Single, married, complicated - that is the spectrum of relationship statuses posted on social media. Being over thirty and still single was once considered embarrassing. Now it's cool and exciting. Being free - to enjoy life, to explore the world, to do whatever you want whenever you like - appeals to some. Walter represents a new generation of adults who are single by choice. This trend is increasing. Some psychologists say that more and more people remain single to get to know themselves - whenever we are in a relationship, we tend to hide some of our demons, because we are afraid that our partner will judge us and might abandon us.
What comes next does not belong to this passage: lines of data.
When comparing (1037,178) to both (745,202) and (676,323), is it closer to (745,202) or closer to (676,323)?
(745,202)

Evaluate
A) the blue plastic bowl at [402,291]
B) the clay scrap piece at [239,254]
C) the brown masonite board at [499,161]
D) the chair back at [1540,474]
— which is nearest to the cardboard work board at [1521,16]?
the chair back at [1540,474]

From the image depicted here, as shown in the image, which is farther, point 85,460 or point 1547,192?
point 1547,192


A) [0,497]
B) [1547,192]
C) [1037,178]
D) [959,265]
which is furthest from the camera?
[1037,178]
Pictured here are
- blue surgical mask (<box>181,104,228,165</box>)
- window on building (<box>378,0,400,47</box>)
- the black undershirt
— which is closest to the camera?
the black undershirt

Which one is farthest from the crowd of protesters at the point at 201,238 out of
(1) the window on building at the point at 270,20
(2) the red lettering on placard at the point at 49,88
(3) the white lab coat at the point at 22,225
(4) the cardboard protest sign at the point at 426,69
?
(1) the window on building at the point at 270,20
Annalise still treasures relationships even though she has just experienced a failed one.  This might be put down to a person's character affecting how one views relationships.  People like Annalise want to feel loved, cared for and appreciate the presence of someone else with whom to share their life. Studies confirm that people who are single by choice tend to be more confident in the way they speak, take decisions and stand up for themselves. 
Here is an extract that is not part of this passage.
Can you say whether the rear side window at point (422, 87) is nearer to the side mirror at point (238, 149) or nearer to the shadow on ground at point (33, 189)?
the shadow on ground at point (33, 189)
Being in a failed relationship affects a person's mental state. It is useless to keep on trying to fix something broken if the effort is only one-sided. It is normal to feel lost and hurt in the first few months, but your emotional state and overall health will eventually improve. Research shows that bad relationships are directly proportional to an increase in weight. Ending a bad relationship could help you become healthier in more ways than one.

Detoxifying your life can help you detoxify your body and your inner self.  Single people who are confident and who care about themselves tend to eat more healthily and to engage in more physical activity. In turn, a healthy lifestyle boosts one's confidence and self-esteem. It's a smart move all round. Feeling good makes you more likely to make better choices, including whom to trust and share your life with.

If you are a person who wants to make your own rules, avoid getting involved in other people's lives, especially someone who wants to share everything with you and who wants to be part and parcel of your whole life. Build friendships, maintain contact, but be clear and honest about your expectations. It will make things better for everyone.